● Trecho da página
*****

Mantida apreensão de passaportes de sócios de construtora por débitos trabalhistas

A Justiça do Trabalho da Bahia decidiu manter a apreensão dos passaportes de João Carlos Pereira Bicalho e Larissa Alves Peppes Bicalho – sócios da RTC Construções Ltda. – por conta de débitos trabalhistas não pagos em um processo da 26ª Vara do Trabalho de Salvador. Com o julgamento pela improcedência do habeas corpus, ocorrido no último dia 14 na Seção Especializada em Dissídios Individuais II do TRT da Bahia (Sedi II), fica mantida a decisão inédita da juíza Flávia Grimaldi que, em setembro do ano passado, determinou a apreensão dos passaportes até o pagamento integral da dívida, com base no inciso 4º do art. 139 do novo Código de Processo Civil (CPC).

*****

● Dados de origem
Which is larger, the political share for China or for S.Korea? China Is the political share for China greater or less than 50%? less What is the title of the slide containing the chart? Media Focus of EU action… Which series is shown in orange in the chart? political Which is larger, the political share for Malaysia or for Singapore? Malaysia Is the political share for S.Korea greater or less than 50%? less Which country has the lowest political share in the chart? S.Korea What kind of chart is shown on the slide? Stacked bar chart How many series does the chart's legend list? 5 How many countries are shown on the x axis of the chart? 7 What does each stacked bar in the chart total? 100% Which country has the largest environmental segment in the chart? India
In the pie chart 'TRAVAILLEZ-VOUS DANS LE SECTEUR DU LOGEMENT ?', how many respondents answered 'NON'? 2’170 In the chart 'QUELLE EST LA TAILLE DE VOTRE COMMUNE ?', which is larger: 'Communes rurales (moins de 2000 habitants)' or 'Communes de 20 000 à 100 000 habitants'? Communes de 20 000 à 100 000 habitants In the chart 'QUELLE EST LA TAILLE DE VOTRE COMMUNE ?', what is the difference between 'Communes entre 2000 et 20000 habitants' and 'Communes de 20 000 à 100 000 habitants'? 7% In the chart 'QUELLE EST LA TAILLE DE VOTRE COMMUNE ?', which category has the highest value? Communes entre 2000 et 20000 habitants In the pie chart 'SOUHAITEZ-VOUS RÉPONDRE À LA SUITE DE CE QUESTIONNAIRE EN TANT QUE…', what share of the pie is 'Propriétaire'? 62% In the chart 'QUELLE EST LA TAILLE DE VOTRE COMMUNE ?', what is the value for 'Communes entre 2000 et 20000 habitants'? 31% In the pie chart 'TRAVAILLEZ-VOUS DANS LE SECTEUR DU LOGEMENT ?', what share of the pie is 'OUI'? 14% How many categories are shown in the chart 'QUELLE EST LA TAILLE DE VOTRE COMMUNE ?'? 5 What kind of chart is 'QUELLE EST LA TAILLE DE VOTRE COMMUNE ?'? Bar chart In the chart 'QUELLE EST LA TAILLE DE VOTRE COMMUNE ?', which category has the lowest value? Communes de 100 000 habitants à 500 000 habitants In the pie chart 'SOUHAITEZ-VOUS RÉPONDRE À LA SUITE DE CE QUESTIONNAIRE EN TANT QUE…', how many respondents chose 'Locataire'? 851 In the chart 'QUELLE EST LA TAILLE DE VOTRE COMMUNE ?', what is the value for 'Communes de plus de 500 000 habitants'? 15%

*****

● Tarefas do exercício
(a) Reescreva a notícia, tudo desde "Mantida apreensão de" até "Processo Civil (CPC).", trocando "passaportes" por "documentos de viagem".
(b) Com base na notícia, responda:
(i) De que empresa João Carlos Pereira Bicalho e Larissa Alves Peppes Bicalho são sócios?
(ii) Em que órgão do TRT da Bahia foi julgado o habeas corpus?
(iii) Em que dispositivo legal se fundamentou a apreensão dos passaportes?

● Respostas do exercício
(a)
Mantida apreensão de documentos de viagem de sócios de construtora por débitos trabalhistas

A Justiça do Trabalho da Bahia decidiu manter a apreensão dos documentos de viagem de João Carlos Pereira Bicalho e Larissa Alves Peppes Bicalho – sócios da RTC Construções Ltda. – por conta de débitos trabalhistas não pagos em um processo da 26ª Vara do Trabalho de Salvador. Com o julgamento pela improcedência do habeas corpus, ocorrido no último dia 14 na Seção Especializada em Dissídios Individuais II do TRT da Bahia (Sedi II), fica mantida a decisão inédita da juíza Flávia Grimaldi que, em setembro do ano passado, determinou a apreensão dos documentos de viagem até o pagamento integral da dívida, com base no inciso 4º do art. 139 do novo Código de Processo Civil (CPC).

(b)
(i) RTC Construções Ltda.
(ii) Na Seção Especializada em Dissídios Individuais II (Sedi II).
(iii) No inciso 4º do art. 139 do novo Código de Processo Civil (CPC).